Nadejda Reilly had a catering business when she filed for Chapter 7 bankruptcy in 2005, which allowed her to keep up to $10,718 worth of property. She claimed that the value of her cooking equipment totaled exactly that amount -- "a remarkable coincidence," Chief Justice John Roberts noted during oral arguments.

Bankruptcy trustee William Schwab failed to object within 30 days, and Reilly considered her property safe from the auction block.

But when an auctioneer appraised the equipment at $17,000, Schwab pushed for to a sale. He wanted to sell the items, give Reilly $10,718 of the proceeds and distribute the rest of the money to her creditors.

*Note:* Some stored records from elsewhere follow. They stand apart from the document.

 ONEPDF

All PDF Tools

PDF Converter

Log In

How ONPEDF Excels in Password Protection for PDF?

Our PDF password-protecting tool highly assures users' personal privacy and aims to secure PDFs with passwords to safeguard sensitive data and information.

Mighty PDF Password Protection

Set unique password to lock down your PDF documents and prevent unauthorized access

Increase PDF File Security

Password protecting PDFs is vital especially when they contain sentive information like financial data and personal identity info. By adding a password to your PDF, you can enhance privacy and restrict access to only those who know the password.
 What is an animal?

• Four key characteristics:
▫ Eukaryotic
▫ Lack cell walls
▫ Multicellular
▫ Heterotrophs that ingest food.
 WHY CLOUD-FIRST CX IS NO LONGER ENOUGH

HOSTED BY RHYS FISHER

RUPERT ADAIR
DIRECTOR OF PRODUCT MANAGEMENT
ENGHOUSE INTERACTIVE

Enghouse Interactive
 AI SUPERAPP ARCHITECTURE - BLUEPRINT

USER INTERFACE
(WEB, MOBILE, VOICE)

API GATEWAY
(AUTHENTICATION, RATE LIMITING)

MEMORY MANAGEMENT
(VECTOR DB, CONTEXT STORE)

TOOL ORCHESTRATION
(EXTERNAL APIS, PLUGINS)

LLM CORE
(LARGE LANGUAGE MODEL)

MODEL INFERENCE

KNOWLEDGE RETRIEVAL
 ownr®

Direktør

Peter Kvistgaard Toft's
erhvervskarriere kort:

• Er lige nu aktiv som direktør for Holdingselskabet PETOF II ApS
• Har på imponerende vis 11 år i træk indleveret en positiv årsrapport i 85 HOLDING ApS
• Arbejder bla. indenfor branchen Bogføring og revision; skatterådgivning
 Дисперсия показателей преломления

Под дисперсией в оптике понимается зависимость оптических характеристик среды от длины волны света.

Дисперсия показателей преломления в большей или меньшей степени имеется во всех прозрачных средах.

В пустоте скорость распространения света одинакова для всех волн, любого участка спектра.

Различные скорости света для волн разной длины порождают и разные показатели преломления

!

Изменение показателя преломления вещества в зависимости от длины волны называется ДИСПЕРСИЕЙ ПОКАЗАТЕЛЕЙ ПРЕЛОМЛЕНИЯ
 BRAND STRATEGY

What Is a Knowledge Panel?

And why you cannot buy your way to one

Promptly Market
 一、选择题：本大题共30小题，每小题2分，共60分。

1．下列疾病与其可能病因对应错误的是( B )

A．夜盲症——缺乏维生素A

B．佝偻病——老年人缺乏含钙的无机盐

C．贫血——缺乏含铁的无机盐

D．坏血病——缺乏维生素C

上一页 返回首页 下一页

Reilly objected, arguing that Schwab couldn't sell her tools because he missed the 30-day deadline to object to the value of her exemptions.

In the high court's 6-3 ruling, Justice Clarence Thomas wrote that the trustee "had no obligation to object," and that Reilly's approach "threatens to convert a fresh start into a free pass."

"Congress balanced the difficult choices that exemption limits impose on debtors with the economic harm that exemptions visit on creditors," Thomas wrote, "and it is not for us to alter this balance by requiring trustees to object to claimed exemptions based on form entries beyond those that govern an exemption's the (Bankruptcy) Code."

Justice Ruth Bader Ginsburg, writing for the dissent, said the value of exempt property becomes final "absent a timely objection."

"In addition to departing from the prevailing understanding and practice," she wrote, "the Court's decision exposes debtors to protracted uncertainty concerning their right to retain exempt property, thereby impeding the 'fresh start' exemptions are designed to foster."

Justice Stephen Breyer and Chief Justice Roberts joined Ginsburg in dissent.

The majority's opinion reverses and remands the 3rd Circuit's ruling for Reilly.